_REQUISITOS DO PROBLEMA_:
Reproduza o texto sobre as cartas da pandemia entre "Nos hospitais, ficou" e "Rio Claro (RJ).", inclusive, sem alterar nada.

_TRECHO FORNECIDO_:
====

Nos hospitais, ficou marcada a exposição diária à morte e as aflições dos profissionais da Saúde. Após meses, veio o alívio com a aprovação da primeira vacina. “Talvez vocês não entendam o motivo dessas lágrimas, mas eram uma mistura de alívio, de dor e de revolta. Por causa do negacionismo, perdemos amigos, familiares e conhecidos para a covid-19. Mas esse momento também me deu o conforto de saber que eu estaria imunizado […], e me deu a certeza de que em algum momento vocês também estariam”, memora Rafael Francisco Teixeira, enfermeiro e coordenador de Vigilância Epidemiológica na Secretaria Municipal de Saúde de Rio Claro (RJ).

Houve também quem escreveu àqueles que garantem a segurança dos profissionais de saúde, limpando e esterilizando: carta À Maria, uma trabalhadora do SUS, lembra que cada uma dessas profissionais invisibilizadas merecia o mesmo aplauso dos heróis da linha de frente – embora as instituições não as reconheçam. “Maria, quantas vezes você tentou, em vão, tirar as marcas dessas dores de cada ambiente, em seu esforço para amenizar o cheiro do medo que pairava no ar. Não era possível, pois tudo isso estava entranhado em cada um dos corpos e almas ali presentes, inclusive em ti, não é mesmo?”

Ao filho Pepeu, Cláudia Vasconcelos lhe escreve a primeira carta para lembrar que não havia escola, o parque, os coleguinhas, o futebol, a capoeira, o maracatu. “As culpas maternas que teimam em acompanhar as mães chegaram forte nesse momento: insegurança, chateação, excesso de presença um do outro e de telas, seu processo de alfabetização, medo e tristeza atravessaram nossa rotina”. Por outro lado, outros elementos eram revelados. “Entre acordos semanais que eram refeitos e planos de adotar um gato e umas plantas, você não soltou a minha mão. Sou muito grata a você, por isso nos tornamos companheiros inseparáveis.”

Uma das cartas retorna mais de 120 anos para agradecer um dos pioneiros que projetaram as vacinas: Oswaldo Gonçalves Cruz. O texto também descreve as más notícias do futuro: “Apesar dos enormes ganhos de saúde proporcionados pelas campanhas de imunização, o senhor ficará perplexo com a informação de que movimentos antivacina se expandem em todo o mundo, e que ganharam impulso, veja só, durante a maior tragédia sociossanitária vivida pela humanidade”. Mas não perde a esperança: “A vocação pela obscuridade de uma parcela da sociedade, em meio às crises, sempre existirá. Quanto a nós outros, que agora somos tantos, nos cabe estar sempre por aqui, tentando clarear a caminhada.”

====

_CONTEÚDO DOS DADOS_:
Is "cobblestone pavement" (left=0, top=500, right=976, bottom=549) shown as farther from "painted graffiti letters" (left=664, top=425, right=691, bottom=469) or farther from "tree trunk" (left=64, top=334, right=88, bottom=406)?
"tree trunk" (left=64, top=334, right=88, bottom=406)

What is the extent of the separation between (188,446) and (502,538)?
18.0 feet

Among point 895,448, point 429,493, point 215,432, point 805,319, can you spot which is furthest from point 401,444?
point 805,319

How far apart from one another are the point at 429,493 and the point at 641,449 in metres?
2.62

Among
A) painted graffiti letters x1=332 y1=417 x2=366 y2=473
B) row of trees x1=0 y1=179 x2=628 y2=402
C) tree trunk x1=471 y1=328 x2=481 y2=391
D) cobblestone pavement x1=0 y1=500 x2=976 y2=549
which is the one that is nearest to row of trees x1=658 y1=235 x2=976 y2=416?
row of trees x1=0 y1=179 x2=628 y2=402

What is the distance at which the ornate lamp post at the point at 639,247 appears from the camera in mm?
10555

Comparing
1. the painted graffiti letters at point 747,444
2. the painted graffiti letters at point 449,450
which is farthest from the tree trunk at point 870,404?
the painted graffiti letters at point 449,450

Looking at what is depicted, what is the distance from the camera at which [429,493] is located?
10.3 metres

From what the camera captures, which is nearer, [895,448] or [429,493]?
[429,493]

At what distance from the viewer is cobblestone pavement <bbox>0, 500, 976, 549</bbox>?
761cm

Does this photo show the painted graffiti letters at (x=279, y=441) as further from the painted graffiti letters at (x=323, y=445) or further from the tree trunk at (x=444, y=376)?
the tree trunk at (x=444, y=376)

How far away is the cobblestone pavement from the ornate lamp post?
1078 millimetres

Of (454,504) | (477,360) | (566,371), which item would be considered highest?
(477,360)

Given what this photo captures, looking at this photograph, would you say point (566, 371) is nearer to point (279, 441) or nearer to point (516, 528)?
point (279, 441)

====

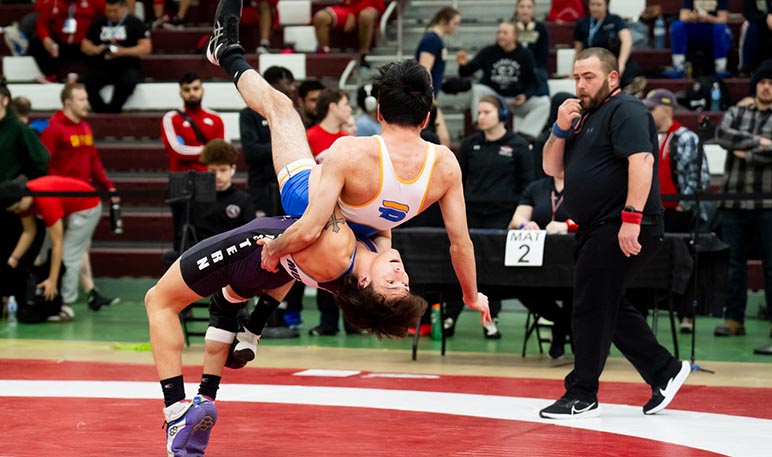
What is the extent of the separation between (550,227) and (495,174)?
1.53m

====

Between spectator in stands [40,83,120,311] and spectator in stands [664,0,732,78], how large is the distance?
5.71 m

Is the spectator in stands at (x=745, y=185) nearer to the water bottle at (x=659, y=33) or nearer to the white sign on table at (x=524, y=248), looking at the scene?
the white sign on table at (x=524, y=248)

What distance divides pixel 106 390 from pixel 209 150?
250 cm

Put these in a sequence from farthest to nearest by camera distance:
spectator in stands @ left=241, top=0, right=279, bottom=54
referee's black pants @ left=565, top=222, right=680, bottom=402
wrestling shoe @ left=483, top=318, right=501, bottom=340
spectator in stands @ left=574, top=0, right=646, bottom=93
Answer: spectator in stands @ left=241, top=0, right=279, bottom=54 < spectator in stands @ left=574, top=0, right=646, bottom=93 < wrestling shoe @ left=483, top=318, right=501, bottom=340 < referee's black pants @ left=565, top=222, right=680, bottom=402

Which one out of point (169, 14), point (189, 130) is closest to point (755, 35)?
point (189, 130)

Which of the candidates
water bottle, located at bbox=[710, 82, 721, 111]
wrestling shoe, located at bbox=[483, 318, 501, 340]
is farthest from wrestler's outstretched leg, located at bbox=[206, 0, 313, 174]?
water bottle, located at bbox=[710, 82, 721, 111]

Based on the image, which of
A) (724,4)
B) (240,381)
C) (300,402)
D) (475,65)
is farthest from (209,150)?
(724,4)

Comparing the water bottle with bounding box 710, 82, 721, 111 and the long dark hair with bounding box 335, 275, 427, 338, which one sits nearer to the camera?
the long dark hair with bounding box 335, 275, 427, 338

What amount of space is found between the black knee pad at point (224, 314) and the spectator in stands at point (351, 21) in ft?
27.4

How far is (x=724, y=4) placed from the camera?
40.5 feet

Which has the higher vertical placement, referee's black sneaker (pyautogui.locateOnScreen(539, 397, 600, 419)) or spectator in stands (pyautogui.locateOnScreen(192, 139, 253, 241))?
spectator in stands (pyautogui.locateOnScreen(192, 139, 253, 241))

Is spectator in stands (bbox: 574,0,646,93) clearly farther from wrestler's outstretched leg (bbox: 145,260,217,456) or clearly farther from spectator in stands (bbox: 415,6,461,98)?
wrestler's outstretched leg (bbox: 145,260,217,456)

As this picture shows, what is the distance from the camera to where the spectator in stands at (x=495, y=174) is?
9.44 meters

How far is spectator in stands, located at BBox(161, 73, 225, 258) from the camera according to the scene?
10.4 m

====

_CAIXA DE RESPOSTA_:
Nos hospitais, ficou marcada a exposição diária à morte e as aflições dos profissionais da Saúde. Após meses, veio o alívio com a aprovação da primeira vacina. “Talvez vocês não entendam o motivo dessas lágrimas, mas eram uma mistura de alívio, de dor e de revolta. Por causa do negacionismo, perdemos amigos, familiares e conhecidos para a covid-19. Mas esse momento também me deu o conforto de saber que eu estaria imunizado […], e me deu a certeza de que em algum momento vocês também estariam”, memora Rafael Francisco Teixeira, enfermeiro e coordenador de Vigilância Epidemiológica na Secretaria Municipal de Saúde de Rio Claro (RJ).